Your first clients: How to feel more at ease

Tyra ButlerMy first six months of seeing clients while in graduate school felt pretty crazy, though at the time I didn’t realize how crazy. When we are on a significant growth trajectory and learning curve, it’s challenging to see through the fog of all the factors involved in adjusting to becoming a therapist. It seems whenever we are in an important and difficult phase of life — potentially transformational — it’s hard to see what growth is actually occurring.

Looking back on those first six months of clinical work has taught me some valuable lessons. When I was seeing my first clients, I wish I had known how to intentionally let go of the pressure I felt to make something happen or employ technique.

I realize this is easier said than done, because our own anxiety gets in the way. The thing about anxiety is that a certain amount of it motivates us to get out of bed, arrive on time and be our best. But too much of it, on the other hand, can be debilitating and inhibit our minds from thinking clearly. It’s difficult for clients to connect with us if we are all worked up.

How to let go

Mindfulness teaches us that we can acknowledge our thoughts and feelings rather than dismissing them. It also shows us how to refrain from allowing unhelpful thoughts to fester. After acknowledging those thoughts and feelings, such as watching a car drive by in front of us, we notice it in the moment and then notice it is out of our vision. Likewise, we can notice and let go of the thought or feeling that may be based in fear or anxiety, such as “What is going on with this client? What should I say?”

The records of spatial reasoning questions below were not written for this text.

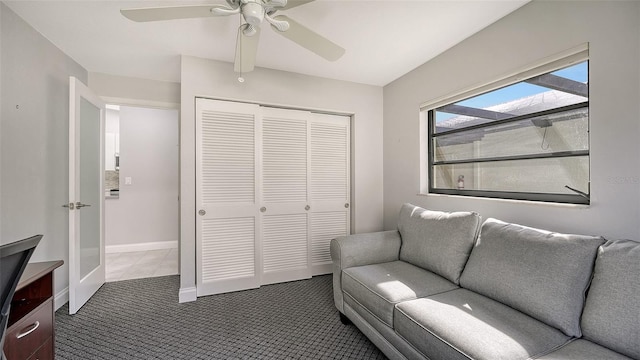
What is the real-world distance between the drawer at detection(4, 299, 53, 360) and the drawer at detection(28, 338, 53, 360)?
0.07 feet

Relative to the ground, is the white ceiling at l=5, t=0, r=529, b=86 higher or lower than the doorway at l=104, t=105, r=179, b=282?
higher

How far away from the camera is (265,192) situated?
2748mm

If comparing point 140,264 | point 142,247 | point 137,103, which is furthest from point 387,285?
point 142,247

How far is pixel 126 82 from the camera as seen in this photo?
2855 millimetres

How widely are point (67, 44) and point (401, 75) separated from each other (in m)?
3.21

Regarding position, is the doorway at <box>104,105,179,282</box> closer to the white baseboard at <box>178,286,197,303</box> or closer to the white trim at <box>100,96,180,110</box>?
the white trim at <box>100,96,180,110</box>

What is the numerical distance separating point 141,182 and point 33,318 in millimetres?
3410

These thoughts are part of normal curiosity, but if it leads to feeling pressure rather than natural curiosity, it’s helpful to have a way to let that go. Then, we can focus again on what is in the present or in front of us. Even in a session, content is continually changing, so we need to be present moment to moment to stay alert and attuned to our client so if certain questions or thoughts are based in anxiety, letting them go can be freeing.

Internal pressure

Very early on, I put pressure on myself to be a certain way as a therapist. You’re not alone if you do that. I thought I had to be all put together and know more than I did at the time. I was afraid a client may ask me something I didn’t know the answer to, and that they expected me to be an all-knowing guide. It’s funny now looking back, but if you are in a similar place in your life, you know the anxiety that inevitably creates. I wish I could have let go and been in the moment more, because looking back I can see the clients I was able to do that with continued to come back. The clients I felt anxious with inevitably had a hard time connecting with me.

Looking back at my early therapist-self with her notebook and pen in hand, with laid out interventions ready to go at any moment, it is quite comical at how “prepared” I thought I needed to be. I would have full cases written out ready for supervision, tossing around which theory to use. Because I did not quite know what I was doing yet, my sense of attunement was often off. In retrospect, I wish I had spent a little less time focused on preparing for sessions, and more time managing my anxiety and consulting on cases. I wish I had simply recognized the pressure I was putting on myself, made a choice to let myself experience it without judgment and refocused on my cases through reflection.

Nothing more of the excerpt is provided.